Stored records
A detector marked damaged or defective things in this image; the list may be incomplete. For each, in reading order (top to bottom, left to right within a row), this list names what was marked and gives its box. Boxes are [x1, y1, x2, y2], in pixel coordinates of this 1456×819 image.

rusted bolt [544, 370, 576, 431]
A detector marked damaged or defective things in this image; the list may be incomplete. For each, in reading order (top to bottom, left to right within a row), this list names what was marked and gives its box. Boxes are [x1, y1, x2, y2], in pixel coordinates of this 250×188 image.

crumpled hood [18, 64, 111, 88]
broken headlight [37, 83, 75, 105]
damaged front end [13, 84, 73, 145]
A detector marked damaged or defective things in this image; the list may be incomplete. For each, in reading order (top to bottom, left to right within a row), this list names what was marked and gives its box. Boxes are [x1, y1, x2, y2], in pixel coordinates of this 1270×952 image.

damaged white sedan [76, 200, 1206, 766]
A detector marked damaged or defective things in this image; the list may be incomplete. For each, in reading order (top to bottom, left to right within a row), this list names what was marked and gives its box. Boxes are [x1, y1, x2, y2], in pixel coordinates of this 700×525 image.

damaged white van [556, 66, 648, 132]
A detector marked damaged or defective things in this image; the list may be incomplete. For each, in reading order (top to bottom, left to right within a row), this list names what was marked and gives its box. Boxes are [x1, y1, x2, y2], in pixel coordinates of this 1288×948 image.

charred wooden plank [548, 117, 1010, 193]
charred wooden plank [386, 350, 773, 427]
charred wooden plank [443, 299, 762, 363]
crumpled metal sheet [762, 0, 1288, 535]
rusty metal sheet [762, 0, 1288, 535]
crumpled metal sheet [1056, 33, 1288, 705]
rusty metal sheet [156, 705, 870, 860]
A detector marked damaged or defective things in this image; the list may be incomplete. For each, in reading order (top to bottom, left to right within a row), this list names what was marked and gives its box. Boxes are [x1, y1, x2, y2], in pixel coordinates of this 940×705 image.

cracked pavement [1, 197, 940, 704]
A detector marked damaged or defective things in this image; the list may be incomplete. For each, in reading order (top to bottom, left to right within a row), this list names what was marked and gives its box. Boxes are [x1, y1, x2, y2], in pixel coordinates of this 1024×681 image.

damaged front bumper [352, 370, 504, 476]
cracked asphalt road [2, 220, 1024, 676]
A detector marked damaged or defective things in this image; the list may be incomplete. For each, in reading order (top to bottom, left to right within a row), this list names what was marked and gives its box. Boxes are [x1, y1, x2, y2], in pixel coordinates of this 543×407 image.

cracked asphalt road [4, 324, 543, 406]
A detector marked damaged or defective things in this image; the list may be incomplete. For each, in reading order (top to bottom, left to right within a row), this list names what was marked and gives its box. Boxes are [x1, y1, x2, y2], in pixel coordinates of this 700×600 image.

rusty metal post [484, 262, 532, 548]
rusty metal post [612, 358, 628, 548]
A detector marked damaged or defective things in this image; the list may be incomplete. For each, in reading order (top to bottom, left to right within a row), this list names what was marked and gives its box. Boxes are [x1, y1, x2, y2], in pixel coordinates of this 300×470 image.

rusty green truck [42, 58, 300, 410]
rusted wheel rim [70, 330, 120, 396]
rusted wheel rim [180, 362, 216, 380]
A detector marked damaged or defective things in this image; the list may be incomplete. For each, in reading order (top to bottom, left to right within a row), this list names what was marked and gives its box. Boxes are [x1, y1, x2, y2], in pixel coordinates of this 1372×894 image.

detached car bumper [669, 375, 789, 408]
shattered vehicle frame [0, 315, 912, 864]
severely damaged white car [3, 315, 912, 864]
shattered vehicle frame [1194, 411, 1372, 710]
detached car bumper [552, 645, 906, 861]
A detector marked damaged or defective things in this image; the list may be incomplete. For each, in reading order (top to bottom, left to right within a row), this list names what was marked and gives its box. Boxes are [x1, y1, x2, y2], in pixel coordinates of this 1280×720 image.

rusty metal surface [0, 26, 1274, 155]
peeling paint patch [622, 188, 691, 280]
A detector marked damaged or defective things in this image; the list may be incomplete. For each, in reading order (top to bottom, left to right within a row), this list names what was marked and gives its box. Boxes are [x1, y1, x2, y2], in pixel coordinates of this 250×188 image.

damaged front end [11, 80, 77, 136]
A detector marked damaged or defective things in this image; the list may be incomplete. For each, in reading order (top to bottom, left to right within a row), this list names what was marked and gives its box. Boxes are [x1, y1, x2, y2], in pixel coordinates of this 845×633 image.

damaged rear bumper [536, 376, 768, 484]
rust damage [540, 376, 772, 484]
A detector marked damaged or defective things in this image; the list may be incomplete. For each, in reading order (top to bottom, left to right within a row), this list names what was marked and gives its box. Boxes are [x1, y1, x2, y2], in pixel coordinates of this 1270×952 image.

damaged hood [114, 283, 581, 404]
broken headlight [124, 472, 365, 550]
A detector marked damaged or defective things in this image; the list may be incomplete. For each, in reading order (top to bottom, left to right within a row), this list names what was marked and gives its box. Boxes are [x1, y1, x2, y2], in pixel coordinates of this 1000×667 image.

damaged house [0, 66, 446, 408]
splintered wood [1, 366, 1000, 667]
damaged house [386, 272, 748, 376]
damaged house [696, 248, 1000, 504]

[About this task] This exercise requires all the entries to be written out again exactly.

[Problem solution]
A detector marked damaged or defective things in this image; the list may be incomplete. For each, in reading order (top to bottom, left to right within a row), this list names what was marked and gives its box. Boxes are [x1, y1, x2, y2], in pixel coordinates of this 1456×819 image.

rusted bolt [544, 370, 576, 431]
A detector marked damaged or defective things in this image; the list may be incomplete. For each, in reading order (top to bottom, left to right within a row), this list names what was marked and gives its box. Boxes are [x1, y1, x2, y2], in pixel coordinates of this 250×188 image.

crumpled hood [18, 64, 111, 88]
broken headlight [37, 83, 75, 105]
damaged front end [13, 84, 73, 145]
A detector marked damaged or defective things in this image; the list may be incomplete. For each, in reading order (top to bottom, left to right within a row), this list names what was marked and gives its box. Boxes are [x1, y1, x2, y2], in pixel coordinates of this 1270×952 image.

damaged white sedan [76, 200, 1206, 766]
A detector marked damaged or defective things in this image; the list may be incomplete. For each, in reading order (top to bottom, left to right within a row), this list names what was marked and gives its box. Boxes are [x1, y1, x2, y2], in pixel coordinates of this 700×525 image.

damaged white van [556, 66, 648, 132]
A detector marked damaged or defective things in this image; the list may be incomplete. For each, in reading order (top to bottom, left to right within a row), this list names what was marked and gives its box. Boxes are [x1, y1, x2, y2], in pixel coordinates of this 1288×948 image.

charred wooden plank [548, 117, 1010, 193]
charred wooden plank [386, 350, 773, 427]
charred wooden plank [443, 299, 762, 363]
crumpled metal sheet [762, 0, 1288, 535]
rusty metal sheet [762, 0, 1288, 535]
crumpled metal sheet [1056, 33, 1288, 705]
rusty metal sheet [156, 705, 870, 860]
A detector marked damaged or defective things in this image; the list may be incomplete. For each, in reading order (top to bottom, left to right within a row), this list names what was marked and gives its box. Boxes are [x1, y1, x2, y2], in pixel coordinates of this 940×705 image.

cracked pavement [1, 197, 940, 704]
A detector marked damaged or defective things in this image; the list may be incomplete. For each, in reading order (top to bottom, left to right within a row), this list names what was marked and gives its box. Boxes are [x1, y1, x2, y2], in pixel coordinates of this 1024×681 image.

damaged front bumper [352, 370, 504, 476]
cracked asphalt road [2, 220, 1024, 676]
A detector marked damaged or defective things in this image; the list may be incomplete. For each, in reading order (top to bottom, left to right within a row), this list names what was marked and gives its box. Boxes are [x1, y1, x2, y2], in pixel coordinates of this 543×407 image.

cracked asphalt road [4, 324, 543, 406]
A detector marked damaged or defective things in this image; the list may be incomplete. For each, in reading order (top to bottom, left to right within a row), this list names what was marked and gives its box. Boxes are [x1, y1, x2, y2], in pixel coordinates of this 700×600 image.

rusty metal post [484, 262, 532, 548]
rusty metal post [612, 358, 628, 548]
A detector marked damaged or defective things in this image; the list may be incomplete. For each, in reading order (top to bottom, left to right within a row), this list names what was marked and gives its box. Boxes are [x1, y1, x2, y2], in pixel coordinates of this 300×470 image.

rusty green truck [42, 58, 300, 410]
rusted wheel rim [70, 330, 120, 396]
rusted wheel rim [180, 362, 216, 380]
A detector marked damaged or defective things in this image; the list may be incomplete. For each, in reading order (top to bottom, left to right within a row), this list names what was marked and gives its box. Boxes are [x1, y1, x2, y2], in pixel coordinates of this 1372×894 image.

detached car bumper [669, 375, 789, 408]
shattered vehicle frame [0, 315, 912, 864]
severely damaged white car [3, 315, 912, 864]
shattered vehicle frame [1194, 411, 1372, 710]
detached car bumper [552, 645, 906, 861]
A detector marked damaged or defective things in this image; the list may be incomplete. For each, in reading order (top to bottom, left to right within a row), this list names what was marked and gives its box. Boxes are [x1, y1, x2, y2], in pixel coordinates of this 1280×720 image.

rusty metal surface [0, 26, 1274, 155]
peeling paint patch [622, 188, 691, 280]
A detector marked damaged or defective things in this image; the list may be incomplete. For each, in reading order (top to bottom, left to right within a row), this list names what was marked and gives its box. Boxes are [x1, y1, x2, y2], in pixel coordinates of this 250×188 image.

damaged front end [11, 80, 77, 136]
A detector marked damaged or defective things in this image; the list may be incomplete. For each, in reading order (top to bottom, left to right within a row), this list names what was marked and gives its box. Boxes are [x1, y1, x2, y2], in pixel coordinates of this 845×633 image.

damaged rear bumper [536, 376, 768, 484]
rust damage [540, 376, 772, 484]
A detector marked damaged or defective things in this image; the list may be incomplete. For each, in reading order (top to bottom, left to right within a row), this list names what was marked and gives its box. Boxes are [x1, y1, x2, y2], in pixel coordinates of this 1270×952 image.

damaged hood [114, 283, 581, 404]
broken headlight [124, 472, 365, 550]
A detector marked damaged or defective things in this image; the list may be incomplete. For each, in reading order (top to bottom, left to right within a row), this list names what was marked and gives its box. Boxes are [x1, y1, x2, y2], in pixel coordinates of this 1000×667 image.

damaged house [0, 66, 446, 408]
splintered wood [1, 366, 1000, 667]
damaged house [386, 272, 748, 376]
damaged house [696, 248, 1000, 504]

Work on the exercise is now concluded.